# Excerpted text
►

I bought some new plugs for my '73 455 and the NAPA guy tried to give me the little plugs. When I showed him what I wanted he went back and got the larger ones. I wonder if both sized plugs are being listed in some of the parts catalogs?


----------



## lars (Sep 28, 2004)

Matt -
As Walt says, you can't tell comp ratio from a compression test - cam overlap/duration has a bigger effect on cranking pressure than the C/R.

From your other post regarding your block ID, and from the results of your spark plug hole configuration inspection, you have a 1977 400 block with a set of 1969 GTO large-valve heads on it. This is a nice combination. Although the #16 heads were advertised at 72cc with a compression ratio of 10.75:1, I have found in measuring these heads that the actual chamber volume is 75 cc, and that the block deck height (always more than "0") and gasket thickness will produce an actual comp ratio a full point lower than advertised if you have stock flat-top pistons. This will give you a comp ratio of about 9.75:1 if you run the numbers. If you pull a plug out and bring the piston up close to TDC, you can see the top of the piston with a small flashlight - verify that it's a flat-top and not a dished piston (stock Pontiac engines used flat-tops - Pontiac varied comp ratio through the cylinder head chamber volume).

◄

# To do
Decide whether each statement agrees with the forum excerpt about Pontiac engines. Answer yes or no for each and quote the words from the excerpt that decide it.
(a) A compression test cannot reveal an engine's compression ratio.
(b) The #16 heads were advertised with a 75cc chamber volume.
(c) Stock Pontiac engines used dished pistons.

# Record excerpts
►

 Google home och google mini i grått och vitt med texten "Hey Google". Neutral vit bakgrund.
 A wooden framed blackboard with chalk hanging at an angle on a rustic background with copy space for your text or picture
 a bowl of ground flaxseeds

◄
►

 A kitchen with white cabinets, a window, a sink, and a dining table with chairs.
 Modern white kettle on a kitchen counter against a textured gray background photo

◄

# Solution
(a) Yes: "you can't tell comp ratio from a compression test"
(b) No: "the #16 heads were advertised at 72cc"
(c) No: "stock Pontiac engines used flat-tops"